Most people with poor color vision can't distinguish between certain shades of red and green. Less commonly, people with poor color vision can't distinguish between shades of blue and yellow.
Poor color vision is an inherited condition in most cases. Men are more likely to be born with poor color vision. Certain eye diseases and some medications also can cause color deficiency.
Symptoms
You may have poor color vision and not know it. You also may not suspect the condition in your child until a situation causes confusion or misunderstanding — such as encountering a traffic light or trying to interpret color-coded learning materials.
People affected by poor color vision may not be able to distinguish:
- Different shades of red and green
- Different shades of blue and yellow
- Any colors at all
The most common color deficiency is an inability to see some shades of red and green. Often, a person who is red-green or blue-yellow deficient isn't completely insensitive to both colors. Defects can be mild, moderate or severe. Someone with red-green or blue-yellow deficiency may not be able to differentiate the colors of a rainbow or recognize a rose-colored sky at sunrise or sunset.
Also, people with poor color vision may not be able to properly name different colors. For example, their "green" may be what normal-sighted people call "yellow." That's because they've always heard that leaves are green, so they interpret the yellow leaves they see as "green."
When to see a doctor
If you suspect that your color vision isn't satisfactory, you should see an eye doctor for testing. Also, if you have a child who's having a preschool eye exam, it's a good idea to make sure your child is tested for color vision as well as for visual acuity. Even though there's no treatment for inherited poor color vision, have your child's eyes examined if you suspect your child has poor color vision. If the cause is an eye illness, treating that illness may improve color vision.
Causes
Seeing colors across the light spectrum begins with your eyes' ability to accurately distinguish the primary colors red, blue and green.
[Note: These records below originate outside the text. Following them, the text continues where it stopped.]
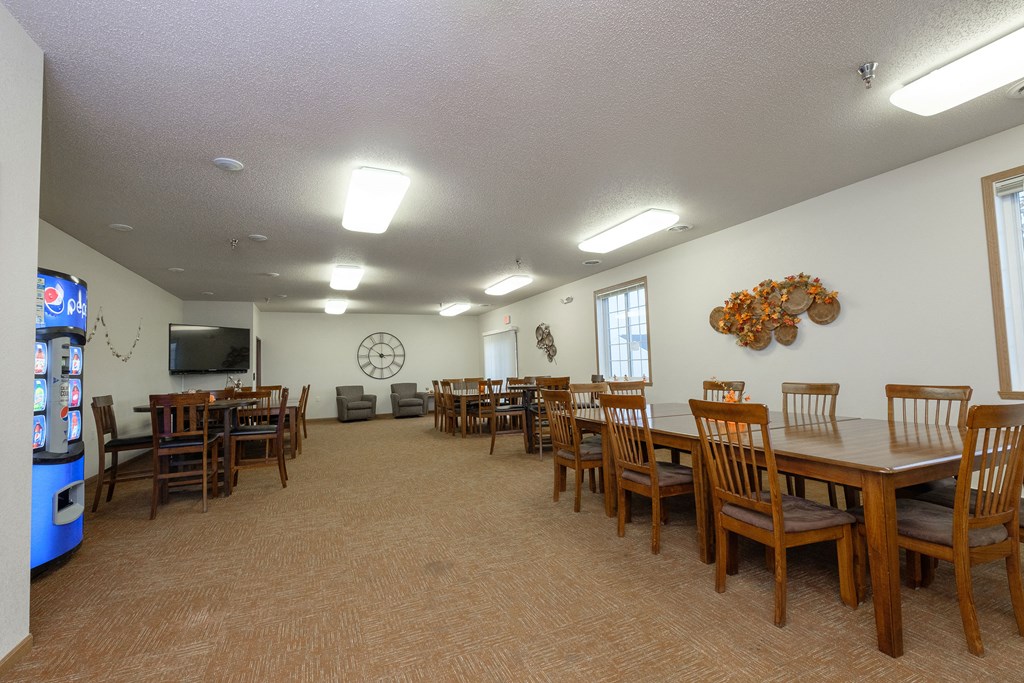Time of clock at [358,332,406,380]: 2:50
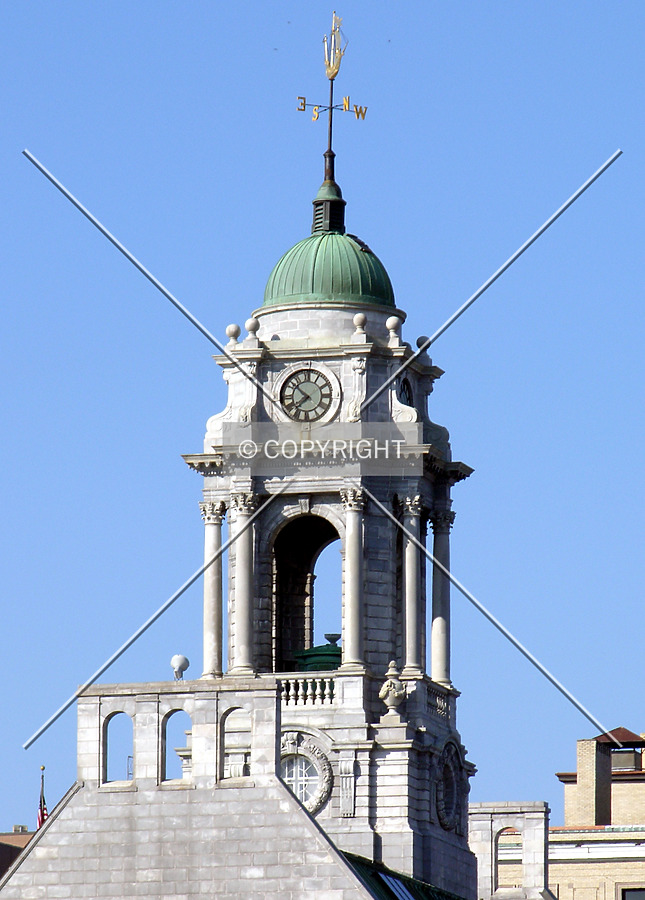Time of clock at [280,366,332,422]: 7:51
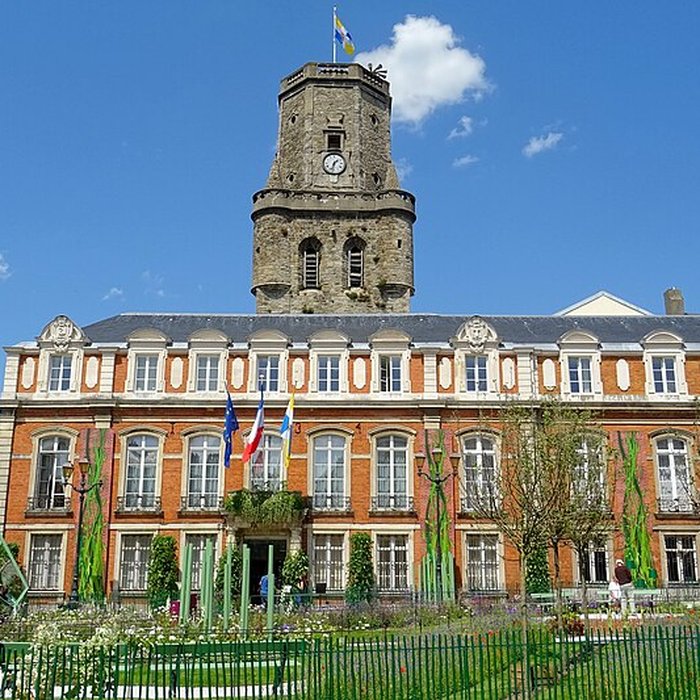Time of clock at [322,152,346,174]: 1:32
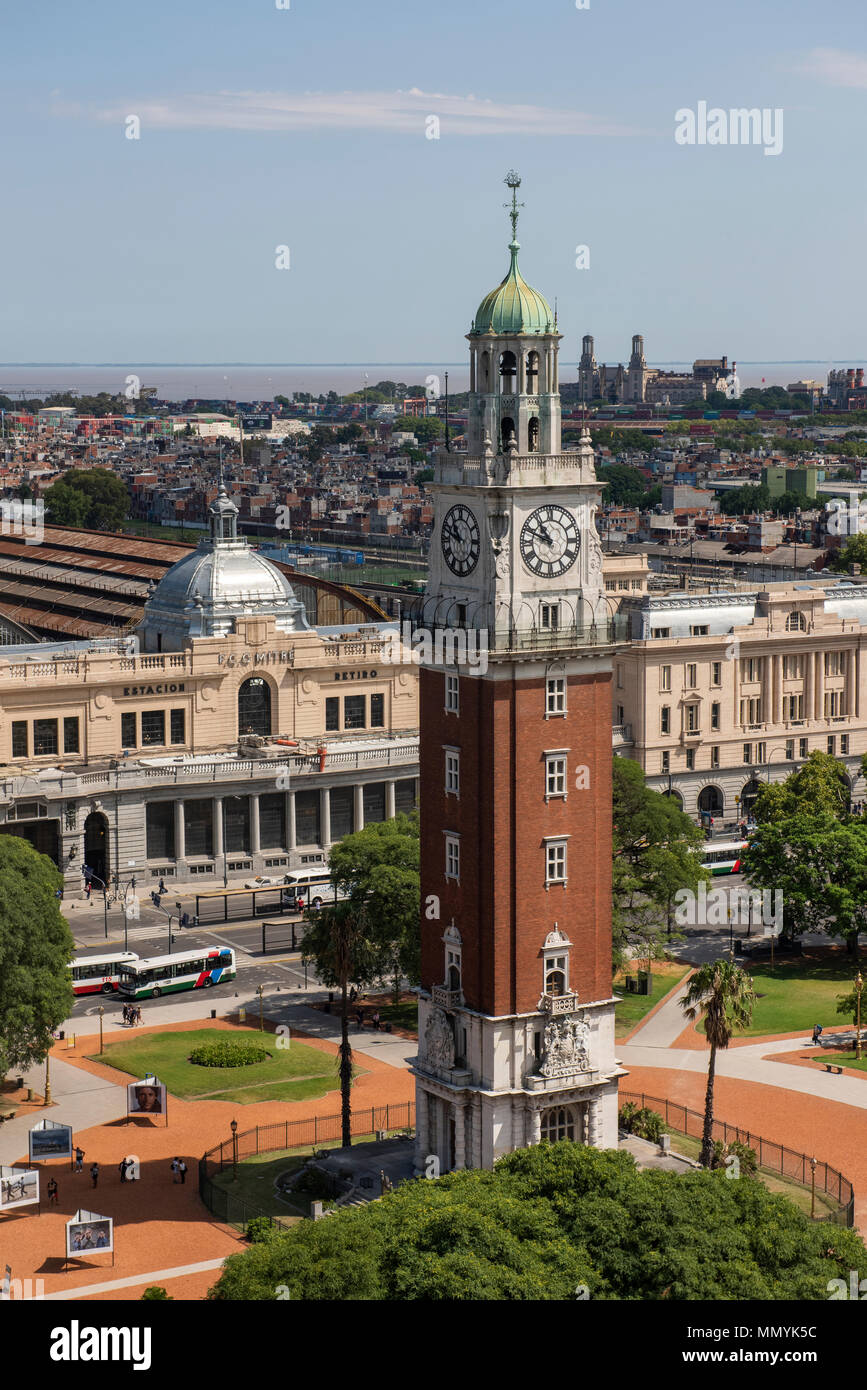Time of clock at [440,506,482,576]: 10:48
Light enters your eye through the lens and passes through the transparent, jelly-like main body of your eye (vitreous body) to color-sensitive cells (cones) at the back of your eye. Chemicals in the cones distinguish among colors and send that information through your optic nerve to your brain.
If your eyes are normal, you can distinguish hundreds of blends of colors, but if your cones lack one or more light-sensitive chemicals, you may see only two of the primary colors.
Poor color vision has several causes:
-
Inherited disorder. About one in 12 males of Northern European descent is born with some degree of red-green color deficiency. Most females possess genes that counteract the deficiency, and less than 1 percent of females of Northern European descent have this type of color deficiency. In other populations, the prevalence of red-green color deficiency is lower.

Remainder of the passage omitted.